Se si volessero, invece, legare insieme le due prime opere di Rousseau, indubbiamente si avrebbero dinnanzi agli occhi delle corrispondenze evidenti per la maggior parte degli argomenti trattati: soggiacente, nella visione delle diverse arti come ornamenti del giogo del potere3, della sottomissione dei più forti nei confronti dei deboli e della decadenza delle virtù, è la stessa teoria riguardante la nascita degli stati dall’inganno dei ricchi nei confronti dei poveri e la tragica perdita della libertà dell’opera successiva. Medesimo è, inoltre, quel pessimismo storico tranchant e schietto: se nel primo Discorso l’intero sviluppo delle scienze e delle arti, col suo susseguirsi di scoperte ed innovazioni, era connesso alla decadenza e al disfacimento, sic et simpliciter, dei vari regni storici e dell’assetto civico-morale delle popolazioni con la stessa regolarità causale che sussiste fra l’astro lunare e le maree oceaniche4, è nel secondo Discorso che troviamo una delle più celebri e parossistiche espressioni del pensatore francese riguardanti la dis-evoluzione tragica dell’animale umano: «lo stato di riflessione è uno stato contro natura e […] l’uomo che medita è un animale degenerato5».

Come temperare tale formulazione paradossale, proprio perché sulle labbra di uno dei pensatori più lucidi del suo secolo? Cercheremo di ripercorrere passo per passo (intrecciando, ove sarà necessario, frammenti di entrambe le opere) la visione filogenetica del filosofo francese; in secondo luogo verranno scandagliati i riferimenti sotterranei del testo alla dottrina giusnaturalistica per evidenziare meglio la portata critica del primo Rousseau rispetto allo stesso contrattualismo e alla strumentalizzazione fatta dai suoi predecessori del concetto di stato di natura. In conclusione, ci soffermeremo sulla problematicità attribuita all’intersoggettività da parte dell’autore, soprattutto riguardo al meccanismo di attribuzione dell’onore e del rispetto, fondamentale per spiegare le radici del pessimismo rousseauiano nei confronti della società.

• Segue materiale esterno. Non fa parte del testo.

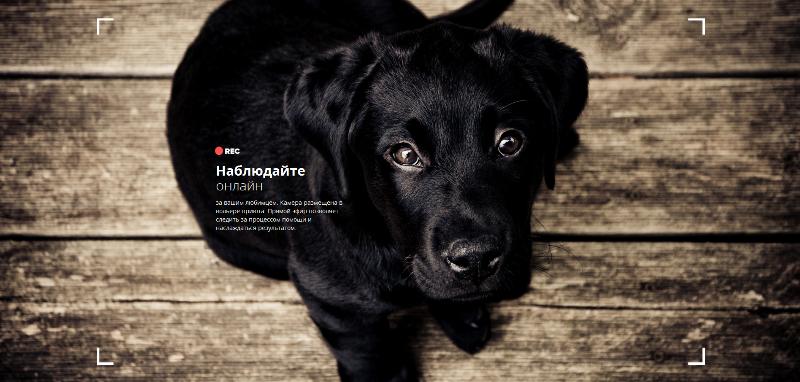В России запущен необычный сервис помощи бездомным животным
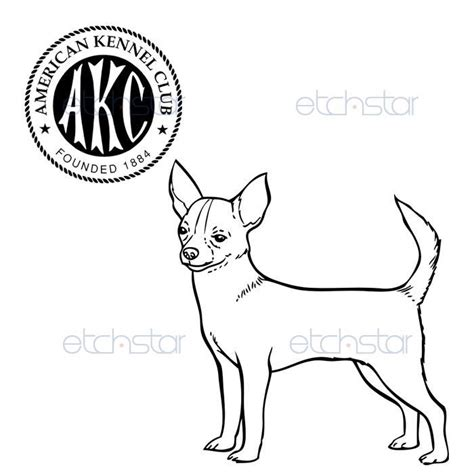 coloring page of chihuahua chihuahua coloring pages images patterns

2. Dallo stato naturale allo Stato: un percorso di dis-evoluzione

L’abbiamo osservata nella stessa condizione in cui si trova Glauco marino agli occhi di chi lo vede: non è più facile scorgerne la natura originaria, perché le parti antiche del suo corpo sono in parte spezzate, in parte corrose e del tutto sfigurate dalle onde, mentre altre vi sono concresciute – conchiglie, alghe, pietre – sicché assomiglia piuttosto a una sorta di bestia che alla sua natura di prima. E anche l’anima, noi la osserviamo ridotta in questa condizione da una miriade di mali6.

Simile alla salma di Glauco che il tempo, il mare e le tempeste avevano sfigurata talmente che assomigliava piuttosto a una bestia feroce che a un Dio, l’anima umana, che in senno alla società è stata alterata da mille cause che si riproducono continuamente, dall’acquisto di una quantità di conoscenze e di errori, dai mutamenti subiti dalla costituzione del suo corpo e dall’urto continuo delle passioni, ha, per così dire, mutato il suo aspetto fino al punto di essere pressoché irriconoscibile7.

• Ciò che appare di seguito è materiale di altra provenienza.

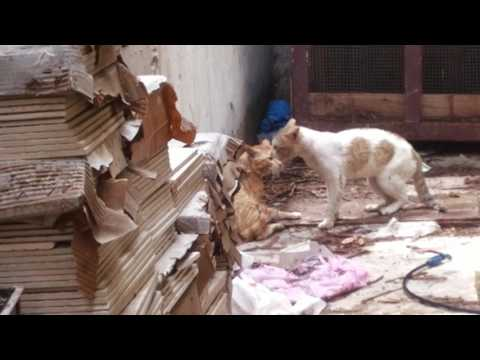 Two cats fighting live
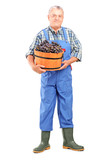 Full length portrait of a vintner holding a bucket of grapes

Il riferimento al decimo libro dell’opera maxima platonica ci permette d’introdurre quella che, senza ombra di dubbio, insieme agli intenti critici e alle esagerazioni del secondo Discorso, rimane la meta principale dell’indagine di Rousseau: la natura dell’essenza antropologica priva dei fronzoli della storia, i contorni dell’«anima umana». La ricostruzione dell’uomo originario nell’esperimento rousseauiano, quello che spesso è stato tramandato come il “mito del buon selvaggio”, trova le sue radici soprattutto nella prima sezione dell’opera; accingendosi ad un excursus “storico”, ove è necessario ricorrere (così com’è d’obbligo ancora oggi, al di là dei giganteschi sviluppi dell’etno-antropologia) a numerose ipotesi e libere induzioni, l’autore cerca di prendere le dovute precauzioni nella descrizione di uno «stato di natura» dell’umanità. Nonostante non sia un’«impresa da poco […] conoscere bene uno stato che non esiste più, che forse non è affatto esistito e probabilmente non esisterà mai, e sul quale tuttavia è necessario avere delle idee giuste per giudicare bene intorno al nostro presente8», il percorso del filosofo francese preannuncia, al di là delle considerazioni filosofiche che man mano l’autore aggiungerà riguardo ai fondamenti morali e metafisici delle precedenti ricostruzioni mitico-filosofiche, una maggiore verosimiglianza scientifica; a cominciare, ad esempio, da quella «insolita dilatazione teorica e storica del concetto di stato di natura9» che mette in scena un resoconto fatto di plurimi passaggi e stadi evolutivi.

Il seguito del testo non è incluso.